Tokyo
7/11 - Landing at Narita and Shibuya Crossing
After an uneventful flight, we landed at Narita Airport outside of Tokyo. We had a set of the things we needed right off before doing anything else. Get SIM cards for our phones (or a portable wifi - big in Japan apparently), get cash and get our JR passes.
We opted for the fancy ‘Green’ pass
JR (Japan Rail) passes are basically unlimited train tickets - you pay a bunch upfront but then don't have to pay anything more for trains throughout Japan. However, you have to purchase them outside of Japan, bring the purchase order with you, then redeem the purchase order at a JR office in Japan. Getting the purchase orders was one of the few things I had managed to do ahead of time, as planning ahead is really not a strength - and even as it was, getting the order involved some last minute calls and racing to a travel agent office.
After getting all of our bits and bobs, we headed for the train to the city (already being able to make use of the JR Passes). Checked into the hotel and rested for a moment. It was getting to evening as we headed out with a plan to walk around a little and grab a bite.
Shibuya Crossing - 6 way intersection
We headed to Shibuya Crossing. Shibuya Crossing is an area you've seen if you've ever watched a movie set in present Tokyo, its always there (Lost in Translation, Fast and the Furious, Tokyo Drift - really the best of the F&F). In some ways its the equivalent of Times Square - lots of lights swirled with tons of people. However, unlike Times Square, it would seem that a fair number of Japanese were hanging out here as well. Outside of the main station, there is the famous 3 road interchange that has 1000s of people crossing at once (at peak). We continued to wander around the Shibuya area where we found small streets, lights, and - if you've just landed and are a bit tired - a fair bit of chaos.
We decided to stop and get something to eat, it would be our first attempt at navigating food in Japan. We went in to Uobei Shibuya Dogenzaka - sort of a fast food type of place. When we arrived, there was a short wait, so we took a seat on their waiting 'bench' where you scoot along, moving around the U until it's your turn. There was a woman running a monitor that had all of the seats in the restaurant shown and colored either green, yellow or red. Green were the open seats, yellow were those being turned and the red had active customers. When we got our green lights, we were given seat numbers and we went to sit down. In front of you sits a touchscreen menu, and behind the touchscreen are 'rails'. TThe best part, is that after you figure out how to order, your food is delivered via a tray on those rails.
Without knowing the brands, we accidentally ordered non-alcoholic beer, probably for the best given the time shift.
Who needs waiters?
7/12 - Tsukiji Fish Market, Meiji Shrine and Takeshita
We started the day by walking from the hotel to the Tsukiji Fish Market. I always enjoy walking around when traveling. It allows you to see some of the subtle differences that when summed up, really contribute a lot to our impression of that place. In Japan, the design aesthetic and messaging of the various signs throughout the country were a source of constant fascination that started on the days first walk. I think if I spent the trip stopping at every sign the way I did the first day, we may not have made it to half the sights on our list... Everything from custom water main covers to the color choices for a no smoking sign all left an impression on me.

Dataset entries
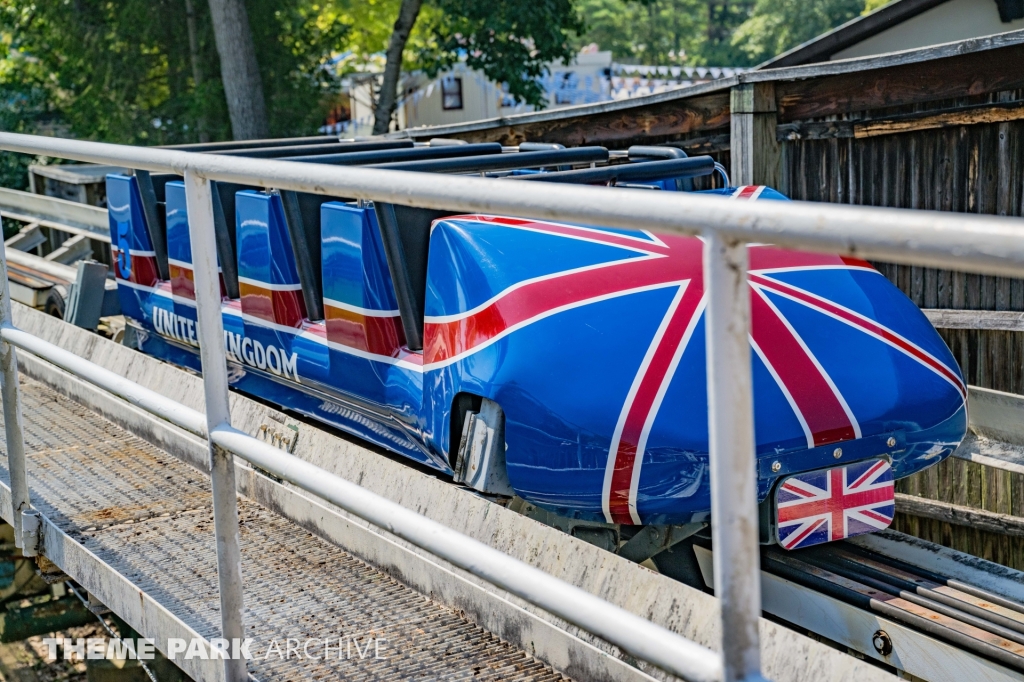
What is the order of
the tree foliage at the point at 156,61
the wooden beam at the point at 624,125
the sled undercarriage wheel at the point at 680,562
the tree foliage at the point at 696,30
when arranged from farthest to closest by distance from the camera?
the tree foliage at the point at 696,30 → the tree foliage at the point at 156,61 → the wooden beam at the point at 624,125 → the sled undercarriage wheel at the point at 680,562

Instruction 1 → According to the Tokyo travel post, how does food reach diners at Uobei Shibuya Dogenzaka?
Instruction 2 → Continue the Tokyo travel post from its final sentence.

Exercise result 1 → It is delivered on a tray via rails behind the touchscreen menu.

Exercise result 2 →
The Tsukiji Fish Market has been around since the 1920s and hosts around 900 vendors and wholesalers. It's more famous for the fish and vegetable auctions that take place everyday - in particular the tuna auction, which apparently auction off tunas the size of submarines. The auctions are open to the public, but the process for getting in was quite a bit more than Sam and I were will willing to do - as it involves getting in line at 1 am for a 15 minute time slot to the auction at 6 am, probably not the best way to deal with jet-lag. It would have been neat, but we went the route of just going to the market to wander around and grab breakfast. It was here that Sam was introduced to a cubed egg thing on a stick - sort of an omelette/scrambled egg deal served cold. I went for the liquid nitrogen cooled strawberries on a stick. One note on the market, this may actually be the last year it is in its current location, as the city is looking to move it for reasons of sanitation tangentially related to the olympics, so it was neat to see it before it moves.
After whiling away the morning in the market, we headed over to our first shrine of the trip - Meiji Jungu. One of my misconceptions, or perhaps ignorances, that I encountered had to do with what a shrine was. To be honest, it wasn't something I spent a lot of time thinking about, but I had the conception of a shrine as being a single thing or building - perhaps similar to a cathedral. However, the shrines we went to were complexes of buildings, temples, gardens and gates (torii). Our first shrine on the trip was the first to expose this.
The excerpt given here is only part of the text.